In the entries below, reproduce word for word every line starting at the one containing "Is (164,172) nearer" and ending at the one containing "pixel 315 212 < pixel 164 172 < pixel 80 253", including both of those lines.

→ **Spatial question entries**
--*--

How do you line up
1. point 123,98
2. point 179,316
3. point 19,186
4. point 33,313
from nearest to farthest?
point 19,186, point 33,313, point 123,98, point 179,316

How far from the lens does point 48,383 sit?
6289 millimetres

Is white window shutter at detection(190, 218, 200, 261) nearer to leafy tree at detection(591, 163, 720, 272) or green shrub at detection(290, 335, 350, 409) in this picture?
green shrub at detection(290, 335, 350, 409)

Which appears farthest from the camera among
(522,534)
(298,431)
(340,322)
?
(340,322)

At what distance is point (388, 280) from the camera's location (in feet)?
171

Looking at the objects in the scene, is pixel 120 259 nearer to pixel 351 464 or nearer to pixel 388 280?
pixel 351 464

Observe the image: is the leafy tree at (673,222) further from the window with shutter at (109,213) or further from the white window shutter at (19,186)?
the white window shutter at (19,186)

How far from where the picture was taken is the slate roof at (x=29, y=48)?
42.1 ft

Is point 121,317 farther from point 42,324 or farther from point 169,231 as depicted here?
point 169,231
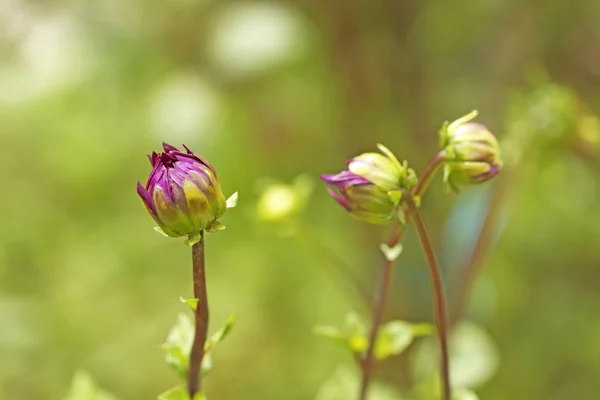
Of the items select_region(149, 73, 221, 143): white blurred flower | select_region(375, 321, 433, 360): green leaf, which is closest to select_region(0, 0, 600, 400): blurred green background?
select_region(149, 73, 221, 143): white blurred flower

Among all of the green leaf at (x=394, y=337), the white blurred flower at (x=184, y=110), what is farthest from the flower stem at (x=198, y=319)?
the white blurred flower at (x=184, y=110)

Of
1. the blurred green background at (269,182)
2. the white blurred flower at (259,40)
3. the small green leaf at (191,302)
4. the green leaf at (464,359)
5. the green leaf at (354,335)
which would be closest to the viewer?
the small green leaf at (191,302)

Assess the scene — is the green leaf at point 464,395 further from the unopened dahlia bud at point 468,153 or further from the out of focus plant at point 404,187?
the unopened dahlia bud at point 468,153

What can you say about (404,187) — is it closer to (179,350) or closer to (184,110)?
(179,350)

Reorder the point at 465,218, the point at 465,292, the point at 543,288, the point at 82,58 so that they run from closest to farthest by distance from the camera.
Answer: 1. the point at 465,292
2. the point at 465,218
3. the point at 82,58
4. the point at 543,288

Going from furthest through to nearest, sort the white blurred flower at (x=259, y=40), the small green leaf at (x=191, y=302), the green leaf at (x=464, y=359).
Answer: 1. the white blurred flower at (x=259, y=40)
2. the green leaf at (x=464, y=359)
3. the small green leaf at (x=191, y=302)

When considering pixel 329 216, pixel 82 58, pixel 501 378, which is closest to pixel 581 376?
pixel 501 378

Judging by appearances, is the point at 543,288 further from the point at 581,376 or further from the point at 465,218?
the point at 465,218

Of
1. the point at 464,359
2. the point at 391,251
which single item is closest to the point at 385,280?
the point at 391,251
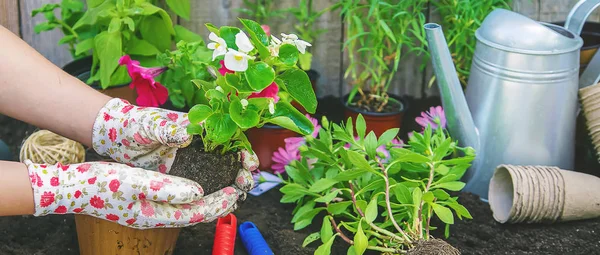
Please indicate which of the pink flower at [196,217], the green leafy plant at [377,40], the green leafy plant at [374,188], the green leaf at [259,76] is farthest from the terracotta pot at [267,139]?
the green leaf at [259,76]

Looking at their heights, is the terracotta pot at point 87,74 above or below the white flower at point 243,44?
below

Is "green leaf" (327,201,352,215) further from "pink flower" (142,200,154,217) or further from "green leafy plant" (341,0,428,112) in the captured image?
"green leafy plant" (341,0,428,112)

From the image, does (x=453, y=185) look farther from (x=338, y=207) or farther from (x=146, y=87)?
(x=146, y=87)

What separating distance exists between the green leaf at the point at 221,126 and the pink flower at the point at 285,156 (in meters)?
0.53

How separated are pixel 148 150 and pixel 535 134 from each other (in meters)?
0.88

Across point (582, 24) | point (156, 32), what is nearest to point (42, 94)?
point (156, 32)

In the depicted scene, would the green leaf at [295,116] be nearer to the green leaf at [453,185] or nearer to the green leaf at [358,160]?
the green leaf at [358,160]

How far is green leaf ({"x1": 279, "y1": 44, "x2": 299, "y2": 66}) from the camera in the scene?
118cm

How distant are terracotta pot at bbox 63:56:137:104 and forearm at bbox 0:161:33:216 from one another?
0.64 metres

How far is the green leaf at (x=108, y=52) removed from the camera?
5.70 ft

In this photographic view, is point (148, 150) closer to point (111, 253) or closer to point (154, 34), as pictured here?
point (111, 253)

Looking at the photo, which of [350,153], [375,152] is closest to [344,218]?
[375,152]

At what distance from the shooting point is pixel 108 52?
5.71 ft

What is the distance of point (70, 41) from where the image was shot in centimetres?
191
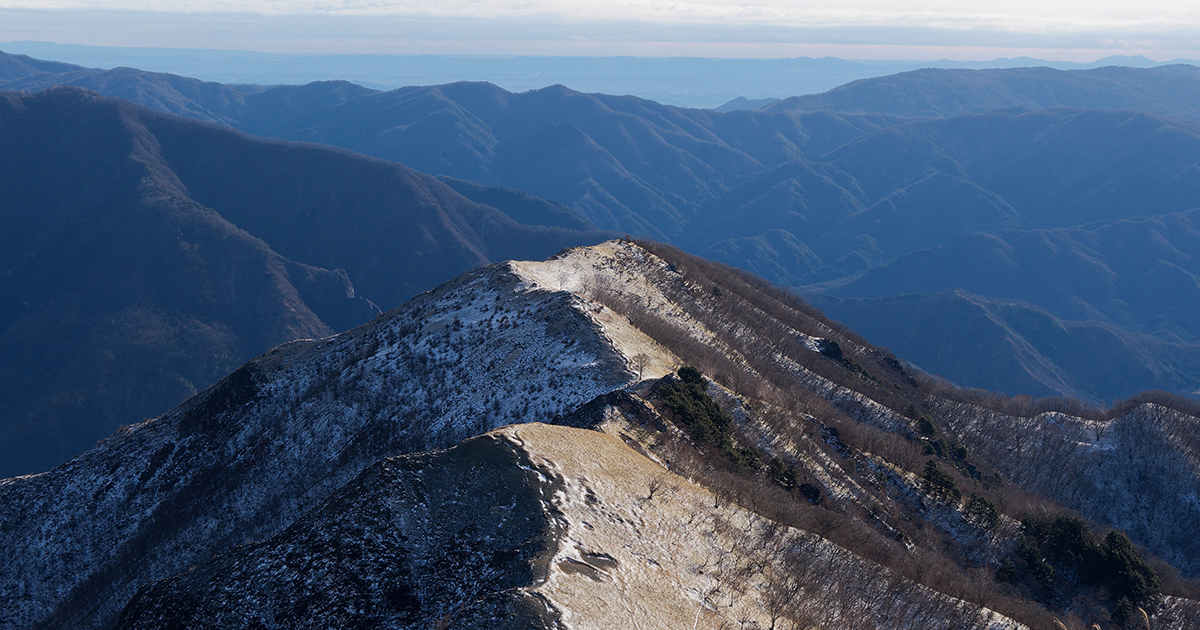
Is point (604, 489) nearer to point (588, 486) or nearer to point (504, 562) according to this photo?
point (588, 486)

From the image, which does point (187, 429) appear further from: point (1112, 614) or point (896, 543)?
point (1112, 614)

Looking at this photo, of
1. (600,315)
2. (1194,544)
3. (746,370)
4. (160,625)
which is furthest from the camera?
(1194,544)

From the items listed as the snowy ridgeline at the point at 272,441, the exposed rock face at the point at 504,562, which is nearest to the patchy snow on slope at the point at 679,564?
the exposed rock face at the point at 504,562

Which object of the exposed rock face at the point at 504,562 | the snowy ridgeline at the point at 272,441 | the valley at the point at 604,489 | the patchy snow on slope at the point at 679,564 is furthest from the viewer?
the snowy ridgeline at the point at 272,441

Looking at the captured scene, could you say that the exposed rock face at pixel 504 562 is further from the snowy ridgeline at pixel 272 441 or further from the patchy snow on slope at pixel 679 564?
the snowy ridgeline at pixel 272 441

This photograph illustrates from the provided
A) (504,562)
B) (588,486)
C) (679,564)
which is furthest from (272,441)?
(679,564)

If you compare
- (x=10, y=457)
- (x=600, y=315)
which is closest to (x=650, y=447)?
(x=600, y=315)

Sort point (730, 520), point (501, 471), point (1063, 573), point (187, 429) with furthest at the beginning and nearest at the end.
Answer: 1. point (187, 429)
2. point (1063, 573)
3. point (730, 520)
4. point (501, 471)
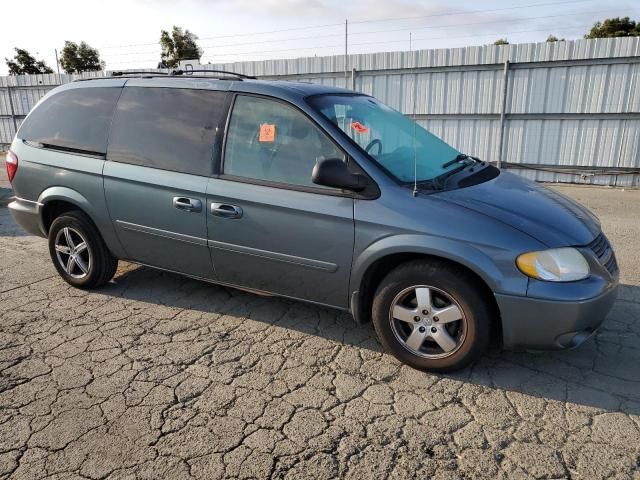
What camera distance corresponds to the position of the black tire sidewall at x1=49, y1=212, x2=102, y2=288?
4.24 meters

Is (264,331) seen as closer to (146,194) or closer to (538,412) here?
(146,194)

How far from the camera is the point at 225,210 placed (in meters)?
3.48

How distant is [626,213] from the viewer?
7.63 meters

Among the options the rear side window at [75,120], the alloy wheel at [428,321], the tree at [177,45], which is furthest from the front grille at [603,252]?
the tree at [177,45]

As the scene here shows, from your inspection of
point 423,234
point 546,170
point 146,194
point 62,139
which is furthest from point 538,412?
point 546,170

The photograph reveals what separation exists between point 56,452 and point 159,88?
2.73m

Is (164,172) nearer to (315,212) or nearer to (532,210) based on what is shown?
(315,212)

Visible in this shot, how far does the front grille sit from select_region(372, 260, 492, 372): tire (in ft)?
2.44

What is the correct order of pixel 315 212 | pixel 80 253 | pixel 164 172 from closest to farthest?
pixel 315 212 < pixel 164 172 < pixel 80 253

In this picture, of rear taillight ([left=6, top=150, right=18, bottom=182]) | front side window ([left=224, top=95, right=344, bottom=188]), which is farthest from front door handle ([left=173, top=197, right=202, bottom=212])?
rear taillight ([left=6, top=150, right=18, bottom=182])

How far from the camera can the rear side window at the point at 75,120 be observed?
13.6ft

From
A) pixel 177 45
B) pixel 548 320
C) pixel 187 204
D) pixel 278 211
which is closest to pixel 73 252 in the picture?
pixel 187 204

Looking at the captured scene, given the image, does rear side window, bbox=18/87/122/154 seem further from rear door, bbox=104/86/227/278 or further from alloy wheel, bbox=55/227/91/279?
alloy wheel, bbox=55/227/91/279

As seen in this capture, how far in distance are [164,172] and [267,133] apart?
0.90 meters
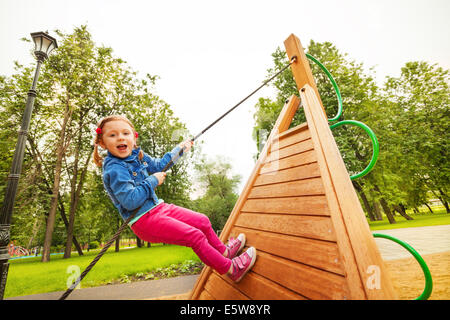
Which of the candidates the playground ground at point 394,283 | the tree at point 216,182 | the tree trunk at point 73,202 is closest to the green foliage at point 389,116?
the tree at point 216,182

--*--

→ **FINAL ANSWER**
Is (164,172) nearer to (315,212) or nearer to (532,210) based on what is shown?
(315,212)

Visible in this shot, how far does the front grille sit from select_region(372, 260, 492, 372): tire (in ft)?
2.44

What is the correct order of pixel 315 212 | pixel 80 253 | pixel 164 172 from closest to farthest?
pixel 315 212 < pixel 164 172 < pixel 80 253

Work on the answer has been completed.